Wang Zheng, Tu Hangyao, Qian Yutong, Zhao Yanwei
School of Computer and Computational Sciences, Hangzhou City University, Hangzhou, 310015, China.
School of Computer Science and Technology, Zhejiang University of Technology, Hangzhou, 310023, China.
Sci Rep. 2024 Apr 10;14(1):8410. doi: 10.1038/s41598-024-59152-x.
The six-dimensional (6D) pose object estimation is a key task in robotic manipulation and grasping scenes. Many existing two-stage solutions with a slow inference speed require extra refinement to handle the challenges of variations in lighting, sensor noise, object occlusion, and truncation. To address these challenges, this work proposes a decoupled one-stage network (DON6D) model for 6D pose estimation that improves inference speed on the premise of maintaining accuracy. Particularly, since the RGB images are aligned with the RGB-D images, the proposed DON6D first uses a two-dimensional detection network to locate the interested objects in RGB-D images. Then, a module of feature extraction and fusion is used to extract color and geometric features fully. Further, dual data augmentation is performed to enhance the generalization ability of the proposed model. Finally, the features are fused, and an attention residual encoder-decoder, which can improve the pose estimation performance to obtain an accurate 6D pose, is introduced. The proposed DON6D model is evaluated on the LINEMOD and YCB-Video datasets. The results demonstrate that the proposed DON6D is superior to several state-of-the-art methods regarding the ADD(-S) and ADD(-S) AUC metrics.
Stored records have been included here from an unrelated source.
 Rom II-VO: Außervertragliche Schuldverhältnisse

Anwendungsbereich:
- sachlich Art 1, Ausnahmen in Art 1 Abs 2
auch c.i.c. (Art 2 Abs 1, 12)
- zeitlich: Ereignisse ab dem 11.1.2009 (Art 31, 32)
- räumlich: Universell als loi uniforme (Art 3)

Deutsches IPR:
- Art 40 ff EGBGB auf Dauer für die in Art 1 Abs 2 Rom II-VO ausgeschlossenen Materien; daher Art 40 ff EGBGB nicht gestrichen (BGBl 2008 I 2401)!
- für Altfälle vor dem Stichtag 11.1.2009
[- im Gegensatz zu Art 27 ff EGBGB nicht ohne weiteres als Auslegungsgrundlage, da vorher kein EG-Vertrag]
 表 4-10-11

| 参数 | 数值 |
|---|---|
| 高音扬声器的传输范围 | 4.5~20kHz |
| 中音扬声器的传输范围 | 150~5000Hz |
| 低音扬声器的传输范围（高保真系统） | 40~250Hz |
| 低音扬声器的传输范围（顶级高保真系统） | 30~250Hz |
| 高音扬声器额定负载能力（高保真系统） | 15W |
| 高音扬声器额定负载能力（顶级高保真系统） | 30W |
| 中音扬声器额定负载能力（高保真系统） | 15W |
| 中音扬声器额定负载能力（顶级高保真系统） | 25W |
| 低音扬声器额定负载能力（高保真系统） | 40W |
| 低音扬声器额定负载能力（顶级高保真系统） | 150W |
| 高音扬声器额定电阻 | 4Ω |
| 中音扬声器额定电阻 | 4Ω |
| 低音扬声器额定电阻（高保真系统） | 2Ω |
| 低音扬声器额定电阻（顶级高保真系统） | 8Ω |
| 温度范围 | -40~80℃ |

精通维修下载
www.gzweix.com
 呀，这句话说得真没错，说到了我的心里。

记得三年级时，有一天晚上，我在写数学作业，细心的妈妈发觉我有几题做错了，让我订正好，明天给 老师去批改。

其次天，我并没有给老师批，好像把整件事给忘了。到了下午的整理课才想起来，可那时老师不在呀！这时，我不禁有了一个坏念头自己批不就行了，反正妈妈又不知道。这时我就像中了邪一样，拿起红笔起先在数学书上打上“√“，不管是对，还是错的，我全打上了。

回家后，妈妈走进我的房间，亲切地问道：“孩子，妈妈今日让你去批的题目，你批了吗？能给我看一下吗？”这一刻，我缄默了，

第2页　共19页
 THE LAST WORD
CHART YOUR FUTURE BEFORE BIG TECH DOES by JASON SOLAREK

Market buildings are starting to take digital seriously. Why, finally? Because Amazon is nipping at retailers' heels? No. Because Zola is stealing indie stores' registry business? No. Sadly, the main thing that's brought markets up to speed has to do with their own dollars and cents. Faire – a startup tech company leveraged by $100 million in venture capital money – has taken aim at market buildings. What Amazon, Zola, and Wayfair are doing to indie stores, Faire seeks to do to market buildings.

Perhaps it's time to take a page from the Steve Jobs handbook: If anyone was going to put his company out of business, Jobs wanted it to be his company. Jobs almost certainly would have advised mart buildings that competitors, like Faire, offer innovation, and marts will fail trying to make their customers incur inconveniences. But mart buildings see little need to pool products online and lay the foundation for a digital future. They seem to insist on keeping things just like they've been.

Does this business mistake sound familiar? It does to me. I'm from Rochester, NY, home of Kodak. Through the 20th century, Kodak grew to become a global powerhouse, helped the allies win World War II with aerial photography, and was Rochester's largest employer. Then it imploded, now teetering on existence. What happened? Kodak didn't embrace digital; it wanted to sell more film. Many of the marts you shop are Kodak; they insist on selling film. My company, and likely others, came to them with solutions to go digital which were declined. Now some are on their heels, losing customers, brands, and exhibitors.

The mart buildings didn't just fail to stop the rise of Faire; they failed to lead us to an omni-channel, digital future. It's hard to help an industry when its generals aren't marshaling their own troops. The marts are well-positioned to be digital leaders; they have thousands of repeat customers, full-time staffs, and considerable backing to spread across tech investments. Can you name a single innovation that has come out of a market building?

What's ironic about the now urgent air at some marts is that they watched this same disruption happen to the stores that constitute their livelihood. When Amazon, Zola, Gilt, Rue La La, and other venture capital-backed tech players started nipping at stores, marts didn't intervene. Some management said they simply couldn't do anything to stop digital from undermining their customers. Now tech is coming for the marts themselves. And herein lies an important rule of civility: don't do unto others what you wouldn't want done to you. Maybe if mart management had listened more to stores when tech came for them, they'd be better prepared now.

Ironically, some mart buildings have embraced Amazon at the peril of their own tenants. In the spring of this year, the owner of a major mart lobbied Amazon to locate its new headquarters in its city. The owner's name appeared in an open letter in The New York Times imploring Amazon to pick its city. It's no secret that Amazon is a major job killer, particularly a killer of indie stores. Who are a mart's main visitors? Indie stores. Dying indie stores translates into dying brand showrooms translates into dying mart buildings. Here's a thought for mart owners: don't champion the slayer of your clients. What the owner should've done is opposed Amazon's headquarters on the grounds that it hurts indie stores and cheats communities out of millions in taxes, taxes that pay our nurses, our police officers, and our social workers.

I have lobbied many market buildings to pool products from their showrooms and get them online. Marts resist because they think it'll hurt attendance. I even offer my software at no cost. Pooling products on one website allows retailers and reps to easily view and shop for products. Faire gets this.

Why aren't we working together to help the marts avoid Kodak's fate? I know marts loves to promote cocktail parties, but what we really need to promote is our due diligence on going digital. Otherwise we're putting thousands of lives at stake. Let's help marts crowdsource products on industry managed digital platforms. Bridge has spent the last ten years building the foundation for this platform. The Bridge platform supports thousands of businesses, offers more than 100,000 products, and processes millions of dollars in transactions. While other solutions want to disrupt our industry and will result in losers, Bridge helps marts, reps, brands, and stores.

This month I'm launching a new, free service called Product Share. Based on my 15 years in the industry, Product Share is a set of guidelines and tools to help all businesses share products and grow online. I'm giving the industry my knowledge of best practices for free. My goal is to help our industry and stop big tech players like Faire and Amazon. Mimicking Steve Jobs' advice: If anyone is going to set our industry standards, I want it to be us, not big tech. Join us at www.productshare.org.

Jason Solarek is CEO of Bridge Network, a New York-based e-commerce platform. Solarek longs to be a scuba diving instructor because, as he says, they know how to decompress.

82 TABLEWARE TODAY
六维(6D)姿态目标估计是机器人操作和抓取场景中的一项关键任务。许多现有的两阶段解决方案推理速度较慢,需要额外的优化来应对光照变化、传感器噪声、目标遮挡和截断等挑战。为应对这些挑战,这项工作提出了一种用于6D姿态估计的解耦单阶段网络(DON6D)模型,该模型在保持准确性的前提下提高了推理速度。特别地,由于RGB图像与RGB-D图像对齐,所提出的DON6D首先使用二维检测网络在RGB-D图像中定位感兴趣的目标。然后,使用一个特征提取和融合模块来充分提取颜色和几何特征。此外,进行双重数据增强以提高所提模型的泛化能力。最后,融合特征,并引入一个注意力残差编码器-解码器,其可以提高姿态估计性能以获得准确的6D姿态。所提出的DON6D模型在LINEMOD和YCB-Video数据集上进行了评估。结果表明,在所提出的DON6D在ADD(-S)和ADD(-S) AUC指标方面优于几种现有最先进的方法。